James Oberg has just sent me a news item that would probably escape your attention, but has me personally enraged. It involves an American hero, someone with whom I strongly disagree because of – in my view – his outrageous statements concerning alien landings – we’re talking Mars and/or intergalactic here – and paranormal claims. I refer to 80-year-old Edgar Mitchell, one of the brave astronauts who chose to venture into outer space to add to our knowledge of that part of our surroundings. He was the sixth man to have walked on our Moon, in 1971. He retired from NASA a year later.

I have unlimited respect for all of these pioneers, some of whom gave their lives while volunteering to educate us. The recent news item says that our federal government has decided to sue Dr. Mitchell. Why? Because he offered to sell – by auction – a souvenir that he chose to salvage from his lunar adventure, a camera that would otherwise have been simply left behind on the Moon! Bonhams auction house, a UK-based agency, has now pulled the camera from a planned May 5 sale, where they estimated that it could fetch as much as $80,000.

Our government, alarmed at this discovery, claims that Mitchell was trying to sell property that wasn't his. Their indignant lawyers, in the action against the astronaut, smugly stated:

Defendant Edgar Mitchell is a former NASA employee who is exercising improper dominion and control over a NASA Data Acquisition Camera.

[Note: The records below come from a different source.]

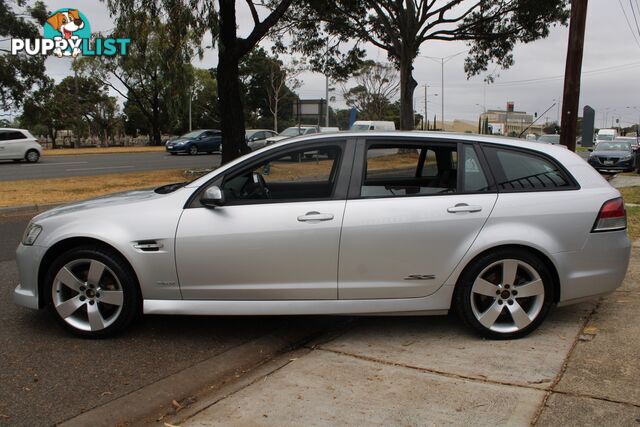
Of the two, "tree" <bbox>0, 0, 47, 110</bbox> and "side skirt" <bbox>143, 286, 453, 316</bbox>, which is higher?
"tree" <bbox>0, 0, 47, 110</bbox>

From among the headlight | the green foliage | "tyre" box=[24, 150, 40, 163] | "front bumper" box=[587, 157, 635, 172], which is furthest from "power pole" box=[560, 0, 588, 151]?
the green foliage

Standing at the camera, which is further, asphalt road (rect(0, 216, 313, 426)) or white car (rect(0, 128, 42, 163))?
white car (rect(0, 128, 42, 163))

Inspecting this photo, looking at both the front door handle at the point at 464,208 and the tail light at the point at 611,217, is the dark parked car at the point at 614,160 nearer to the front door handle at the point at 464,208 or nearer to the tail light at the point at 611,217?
the tail light at the point at 611,217

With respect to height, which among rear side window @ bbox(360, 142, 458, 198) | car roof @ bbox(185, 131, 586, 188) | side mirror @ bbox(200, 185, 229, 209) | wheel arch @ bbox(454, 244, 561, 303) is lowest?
wheel arch @ bbox(454, 244, 561, 303)

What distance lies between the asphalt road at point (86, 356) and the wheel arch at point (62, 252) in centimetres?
36

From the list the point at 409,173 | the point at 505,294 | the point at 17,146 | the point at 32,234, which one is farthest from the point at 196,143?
the point at 505,294

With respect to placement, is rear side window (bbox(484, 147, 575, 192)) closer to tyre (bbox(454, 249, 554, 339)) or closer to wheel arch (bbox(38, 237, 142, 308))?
tyre (bbox(454, 249, 554, 339))

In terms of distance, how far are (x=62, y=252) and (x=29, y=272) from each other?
0.28m

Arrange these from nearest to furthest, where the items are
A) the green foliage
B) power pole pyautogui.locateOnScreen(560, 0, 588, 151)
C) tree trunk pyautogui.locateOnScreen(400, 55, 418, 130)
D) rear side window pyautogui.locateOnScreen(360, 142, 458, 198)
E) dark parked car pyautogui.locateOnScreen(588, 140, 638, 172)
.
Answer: rear side window pyautogui.locateOnScreen(360, 142, 458, 198)
power pole pyautogui.locateOnScreen(560, 0, 588, 151)
dark parked car pyautogui.locateOnScreen(588, 140, 638, 172)
tree trunk pyautogui.locateOnScreen(400, 55, 418, 130)
the green foliage

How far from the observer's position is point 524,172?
13.9 ft

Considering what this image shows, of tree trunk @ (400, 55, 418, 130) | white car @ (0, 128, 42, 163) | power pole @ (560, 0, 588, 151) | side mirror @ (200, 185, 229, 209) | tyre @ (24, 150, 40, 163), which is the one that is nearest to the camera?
side mirror @ (200, 185, 229, 209)

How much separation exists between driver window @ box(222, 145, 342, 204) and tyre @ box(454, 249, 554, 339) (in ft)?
3.95

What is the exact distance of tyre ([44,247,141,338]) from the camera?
13.4 feet

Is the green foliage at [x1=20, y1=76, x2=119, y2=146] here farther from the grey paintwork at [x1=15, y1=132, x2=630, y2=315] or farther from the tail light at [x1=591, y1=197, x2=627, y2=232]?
the tail light at [x1=591, y1=197, x2=627, y2=232]
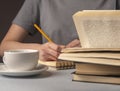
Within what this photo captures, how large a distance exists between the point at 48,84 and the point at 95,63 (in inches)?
4.6

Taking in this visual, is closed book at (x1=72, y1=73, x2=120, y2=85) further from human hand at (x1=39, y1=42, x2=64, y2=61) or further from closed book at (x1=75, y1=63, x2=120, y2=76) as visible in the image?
human hand at (x1=39, y1=42, x2=64, y2=61)

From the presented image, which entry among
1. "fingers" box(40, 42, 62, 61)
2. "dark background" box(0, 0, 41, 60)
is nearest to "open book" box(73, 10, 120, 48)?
"fingers" box(40, 42, 62, 61)

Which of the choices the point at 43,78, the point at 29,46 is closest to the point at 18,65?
the point at 43,78

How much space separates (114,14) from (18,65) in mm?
269

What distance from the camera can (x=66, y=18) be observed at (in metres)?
1.34

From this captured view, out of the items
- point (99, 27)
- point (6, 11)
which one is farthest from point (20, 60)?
point (6, 11)

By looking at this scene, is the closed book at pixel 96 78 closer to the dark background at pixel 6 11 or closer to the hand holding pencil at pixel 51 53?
the hand holding pencil at pixel 51 53

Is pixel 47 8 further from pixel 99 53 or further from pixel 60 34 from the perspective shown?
pixel 99 53

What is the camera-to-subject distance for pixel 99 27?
0.64m

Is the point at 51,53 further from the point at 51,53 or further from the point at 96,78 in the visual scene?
the point at 96,78

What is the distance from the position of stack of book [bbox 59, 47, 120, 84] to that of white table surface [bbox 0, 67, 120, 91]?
2 centimetres

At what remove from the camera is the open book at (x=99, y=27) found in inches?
24.2

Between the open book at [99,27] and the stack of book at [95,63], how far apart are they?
0.05 m

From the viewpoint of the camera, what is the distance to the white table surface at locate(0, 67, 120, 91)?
58 centimetres
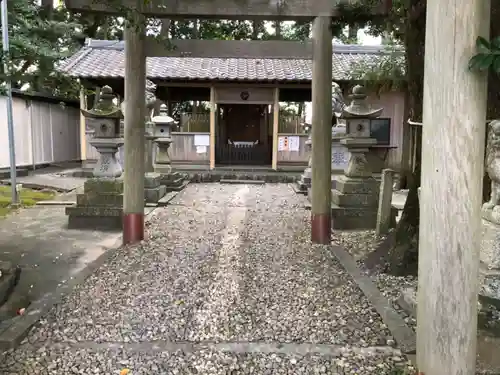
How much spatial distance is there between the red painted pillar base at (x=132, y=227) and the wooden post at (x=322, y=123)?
2236 millimetres

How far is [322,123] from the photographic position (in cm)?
586

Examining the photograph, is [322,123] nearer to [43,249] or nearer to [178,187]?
[43,249]

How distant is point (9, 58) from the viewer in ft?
15.4

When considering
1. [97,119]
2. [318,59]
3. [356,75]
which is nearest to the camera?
[318,59]

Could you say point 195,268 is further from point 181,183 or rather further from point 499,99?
point 181,183

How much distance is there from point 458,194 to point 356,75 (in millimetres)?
10507

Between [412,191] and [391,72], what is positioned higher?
[391,72]

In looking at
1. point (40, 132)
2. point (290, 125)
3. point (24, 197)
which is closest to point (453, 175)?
point (24, 197)

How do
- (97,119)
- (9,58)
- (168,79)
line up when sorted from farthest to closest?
1. (168,79)
2. (97,119)
3. (9,58)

Come on, folks, this is just one piece of what NASA deems “space junk,” a throwaway, a tiny, tiny fraction of the tons of material that was shot into space or simply left behind on the Moon, probably never to be seen again.  Where does the government get the strange notion that this item, which they insist comes under their “dominion and control,” calls for special treatment?

To show you just how unreasonable this action is, consider an additional fact: astronaut Alan Bean reports that the astronauts – heroes, remember! – were ordered to return to NASA anything they got in connection with their official duties. He recalls that he was forced to return a dagger and his wife to hand over a bracelet that they received as gifts in Morocco when he and other astronauts took part in a worldwide goodwill tour. Other astronauts have – literally – dozens of objects they salvaged from their adventures, and as a taxpayer, I’m quite willing to allow them to keep such items and dispose of them in any way they wish. I feel that my readers will agree with me on this point, but the U.S. government can’t wait to get back any and all of these mementos – and destroy them.

Astronauts Bean and Pete Conrad took two cameras to the Moon in 1969 which stayed there. For consistency, I suggest that NASA should send another flotilla of missions to Luna to gather up all the space junk and return it to Earth – where it can be officially and safely destroyed.

Edgar Mitchell shouldn't be faulted. I’m offended by this lawsuit, and I believe that somewhere in the legal system there will be lawyers who could and just might wish to take up this matter and defend him in court. How embarrassing that the rest of the world sees us as such a fussy bureaucracy with no sense of compassion or common sense.